Task statement →
Should a picture appear anywhere in the data, omit it and copy everything else exactly.
▬▬▬
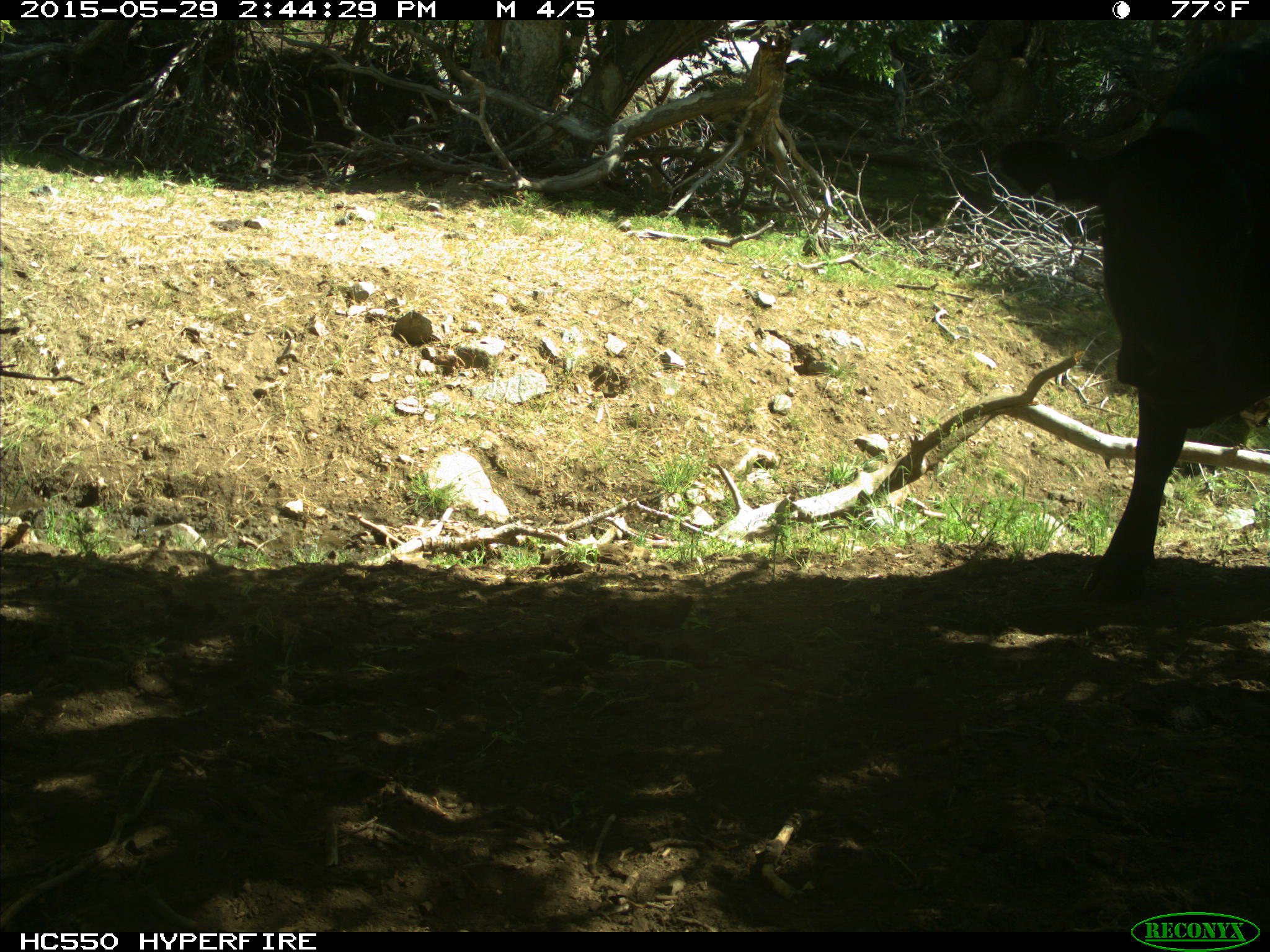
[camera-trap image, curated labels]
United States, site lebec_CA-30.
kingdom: Animalia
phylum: Chordata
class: Mammalia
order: Artiodactyla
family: Bovidae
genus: Bos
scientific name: Bos taurus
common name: domestic cow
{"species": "Bos taurus (domestic cow)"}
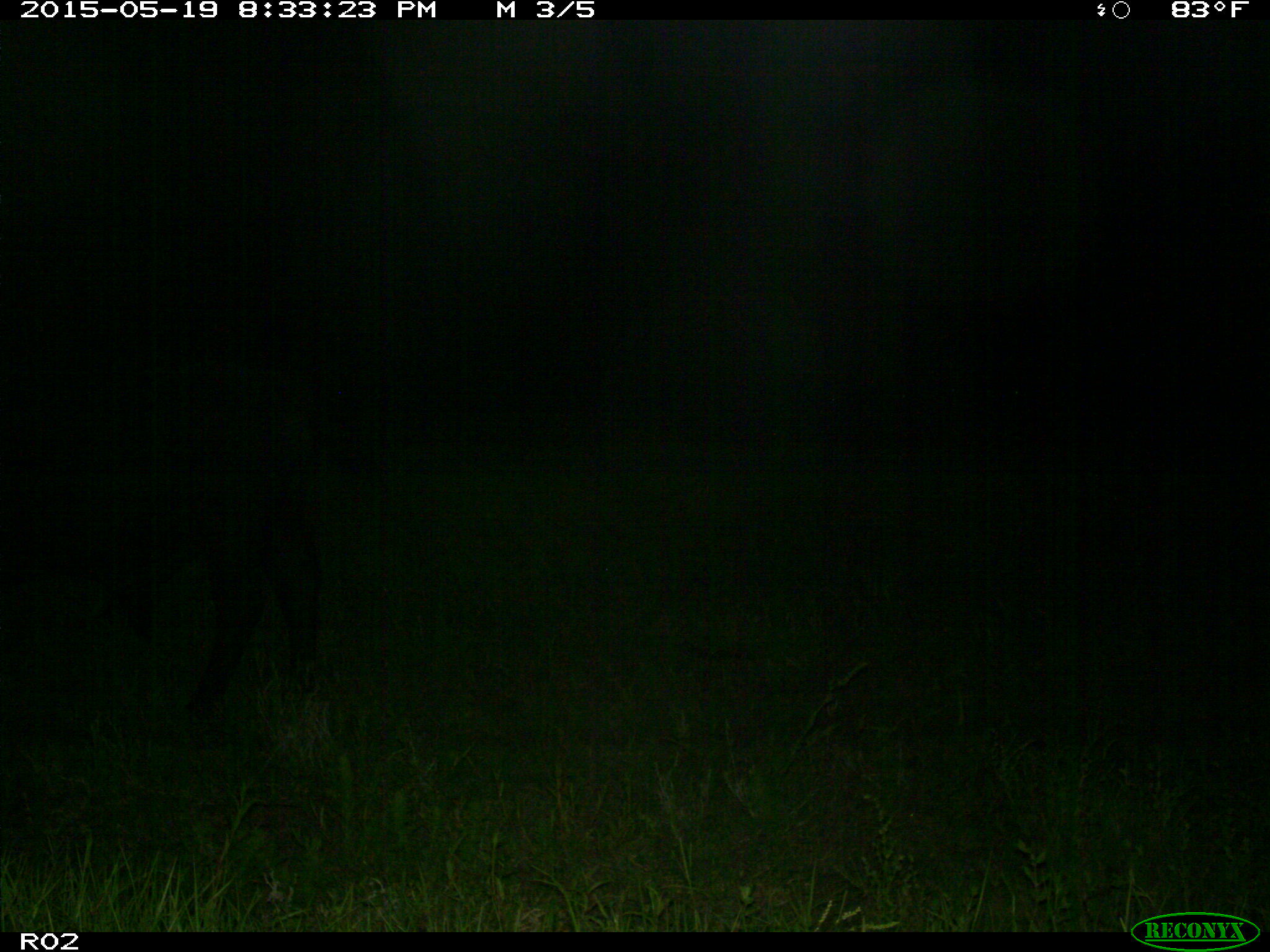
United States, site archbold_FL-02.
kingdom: Animalia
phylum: Chordata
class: Mammalia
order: Artiodactyla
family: Bovidae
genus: Bos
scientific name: Bos taurus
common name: domestic cow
Bos taurus (domestic cow).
▬▬▬
Exercise result →
[camera-trap image, curated labels]
United States, site lebec_CA-30.
kingdom: Animalia
phylum: Chordata
class: Mammalia
order: Artiodactyla
family: Bovidae
genus: Bos
scientific name: Bos taurus
common name: domestic cow
{"species": "Bos taurus (domestic cow)"}
United States, site archbold_FL-02.
kingdom: Animalia
phylum: Chordata
class: Mammalia
order: Artiodactyla
family: Bovidae
genus: Bos
scientific name: Bos taurus
common name: domestic cow
Bos taurus (domestic cow).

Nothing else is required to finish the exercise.